Development of the cytotrophoblast with gestational age.(A)E12.5 cytotrophoblast (CT) attached to the underlying syncytial layer (TII) by desmosomes (indicated by arrows).(B)E14.5 binucleate cytotrophoblast spanning a maternal blood space (MBS).(C)E16.5 cytotrophoblast.(D)E19.5 cytotrophoblast intimately attached to the syncytial layer beneath (TII). FC, fetal capillary; FE, fetal endothelium; l, lipid droplet; m, mitochondrion; n, nucleus; T III, syncytial trophoblast Layer III. Arrows indicate desmosome adhesion complexes between cytotrophoblast and cytotrophoblast or syncytial trophoblast Layer II. Scale bar = 1 µm.

Fig. 2

Transmission and scanning electron micrographs of cytotrophoblastic bridges. (A) E14.5 cytotrophoblast (CT) with cytoplasmic bridges attached to several areas of labyrinthine zone interhaemal membrane (LIM) surrounding the maternal blood space (MBS). (B,C) E16.5 MBS adjacent to a fetal capillary (FC) with cytotrophoblast joining both sides of the LIM. (D–F) E16.5 labyrinthine zone with three-dimensional images of cytotrophoblast bridges. Arrows indicate cytotrophoblast bridges connecting separate sides of the lumens of blood spaces. Scale bar = 1 µm.

Fig. 3

Development of the labyrinthine interhaemal membrane with gestational age.(A) E12.5 interhaemal membrane showing maternal blood space (MBS) surrounded by cytotrophoblast (CT), directly apposed to the first syncytial trophoblast layer (TII), then the second syncytial trophoblast layer followed by basement membrane (BM), separating from the fetal endothelium (FE) that surrounds the fetal capillary (FC).(B)E14.5 interhaemal membrane.(C)E16.5 interhaemal membrane.(D) E18.5 interhaemal membrane.
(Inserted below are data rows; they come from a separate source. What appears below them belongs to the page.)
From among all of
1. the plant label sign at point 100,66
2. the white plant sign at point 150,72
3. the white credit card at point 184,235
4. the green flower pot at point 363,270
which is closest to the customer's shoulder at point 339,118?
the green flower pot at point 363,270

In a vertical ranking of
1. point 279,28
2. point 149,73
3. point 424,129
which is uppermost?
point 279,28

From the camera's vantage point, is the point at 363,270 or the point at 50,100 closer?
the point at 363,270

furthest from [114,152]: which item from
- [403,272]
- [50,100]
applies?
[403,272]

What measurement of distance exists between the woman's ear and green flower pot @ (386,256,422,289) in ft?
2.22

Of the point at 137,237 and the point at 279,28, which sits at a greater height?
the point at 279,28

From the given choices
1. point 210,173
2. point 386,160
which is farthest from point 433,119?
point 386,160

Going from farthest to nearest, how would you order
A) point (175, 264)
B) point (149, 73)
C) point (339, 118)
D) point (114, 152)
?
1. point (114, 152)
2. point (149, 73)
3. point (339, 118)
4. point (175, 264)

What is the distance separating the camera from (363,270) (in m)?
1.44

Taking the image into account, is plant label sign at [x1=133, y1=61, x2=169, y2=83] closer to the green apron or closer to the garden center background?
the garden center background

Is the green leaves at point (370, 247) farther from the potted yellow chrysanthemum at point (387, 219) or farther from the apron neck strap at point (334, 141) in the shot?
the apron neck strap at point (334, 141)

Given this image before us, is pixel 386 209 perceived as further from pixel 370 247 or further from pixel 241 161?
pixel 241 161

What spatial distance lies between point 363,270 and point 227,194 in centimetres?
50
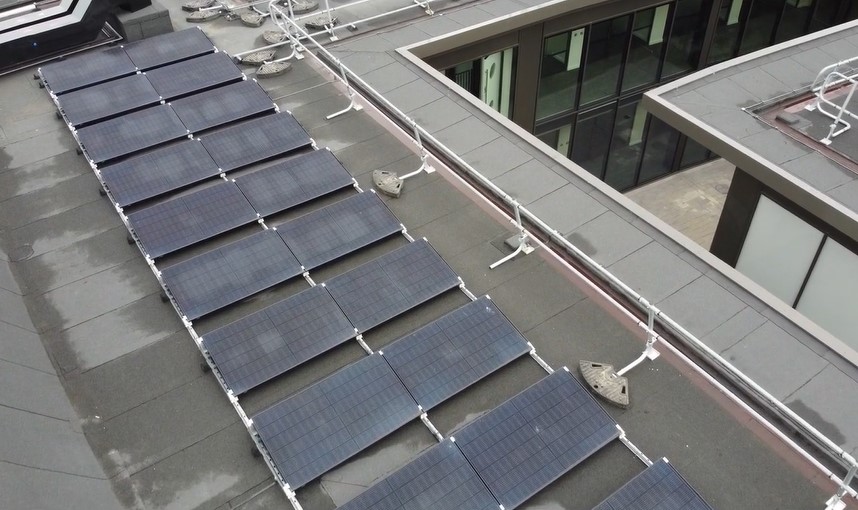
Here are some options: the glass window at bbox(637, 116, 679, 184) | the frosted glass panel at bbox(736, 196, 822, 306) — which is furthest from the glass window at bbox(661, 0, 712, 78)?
the frosted glass panel at bbox(736, 196, 822, 306)

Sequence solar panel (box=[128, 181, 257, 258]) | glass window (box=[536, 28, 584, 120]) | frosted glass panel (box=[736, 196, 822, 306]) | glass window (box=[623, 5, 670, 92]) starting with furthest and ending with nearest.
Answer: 1. glass window (box=[623, 5, 670, 92])
2. glass window (box=[536, 28, 584, 120])
3. frosted glass panel (box=[736, 196, 822, 306])
4. solar panel (box=[128, 181, 257, 258])

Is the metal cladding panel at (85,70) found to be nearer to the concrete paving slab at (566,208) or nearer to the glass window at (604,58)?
the concrete paving slab at (566,208)

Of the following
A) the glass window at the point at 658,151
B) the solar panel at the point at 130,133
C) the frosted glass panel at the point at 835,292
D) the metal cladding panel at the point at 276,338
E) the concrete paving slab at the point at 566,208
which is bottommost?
the glass window at the point at 658,151

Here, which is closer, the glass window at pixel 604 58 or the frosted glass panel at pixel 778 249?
the frosted glass panel at pixel 778 249

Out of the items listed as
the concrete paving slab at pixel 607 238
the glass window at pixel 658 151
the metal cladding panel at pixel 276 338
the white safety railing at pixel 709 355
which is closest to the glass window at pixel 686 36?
the glass window at pixel 658 151

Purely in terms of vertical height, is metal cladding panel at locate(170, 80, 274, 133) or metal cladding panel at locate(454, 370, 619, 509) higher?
metal cladding panel at locate(170, 80, 274, 133)

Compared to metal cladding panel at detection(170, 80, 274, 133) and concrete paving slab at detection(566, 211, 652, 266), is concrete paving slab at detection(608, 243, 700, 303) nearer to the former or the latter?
concrete paving slab at detection(566, 211, 652, 266)

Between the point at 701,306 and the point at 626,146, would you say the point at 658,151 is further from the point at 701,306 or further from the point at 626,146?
the point at 701,306

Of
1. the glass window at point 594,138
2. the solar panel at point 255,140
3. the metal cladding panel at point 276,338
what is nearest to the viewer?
the metal cladding panel at point 276,338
Scale bar = 1 µm.

Fig. 4

Interhaemal membrane of an E16.5 mouse placenta illustrating where a gap junction, indicated by the arrow, is observed at the interface between syncytial trophoblast layers (T II & T III). T I, cytotrophoblast layer. Scale bar=200nm.

Fig. 5

Areas of the interhaemal membrane where two separate basement membranes (BM) can be clearly identified associated with the fetal endothelium (FE) or syncytial trophoblast (TIII) surrounding the fetal capillary (FC). (A) E12.5, (B) E14.5, (C) E16.5, (D) E19.5. CT, cytotrophoblast; MBS, maternal blood space; TII, syncytial trophoblast Layer II. Scale bar = 1 µm.

Fig. 6

Perforations in the cytotrophoblast layer. (A) E14.5 cytotrophoblast (CT) layer with two distinct perforations indicated by arrows, where the syncytial layer beneath appears to be secreting some electron-lucent material into the maternal blood. (B) E16.5 interhaemal membrane where the syncytial trophoblast layer (TII) has direct contact with maternal blood through the cytotrophoblast perforation. (C) E18.5 perforation directly over a channel running into the syncytial trophoblast layer beneath. (D–F) Scanning electron micrographs of E16.5 extensively fenestrated cytotrophoblast layer. BM, basement membrane; FC, fetal capillary; FE, fetal endothelium; MBS, maternal blood space; TIII, syncytial trophoblast layer. Scale bar = 1 µm.

Fig. 7

Spongiotrophoblast development with gestational age. (A) E12.5, (B) E14.5, (C) E16.5, (D) E18.5. d, desmosome; er, endoplasmic reticulum; g, Golgi apparatus; m, mitochondrion; asterisks indicate fluid-filled spaces where spongiotrophoblast cytoplasmic projections are present. Scale bar = 1 µm.

Fig. 8

Glycogen cell differentiation from E12.5 in gestation. (A) E12.5. (B) Close up of A. (C–E) E14.5. ECM, extracellular matrix; er, endoplasmic reticulum; FC, fetal capillary; gly, glycogen granules; m, mitochondrion; MBS, maternal blood space; mvs, maternal venous sinous in the junctional zone; n, nucleus. Scale bar = 1 µm (A–D), 200 nm (E).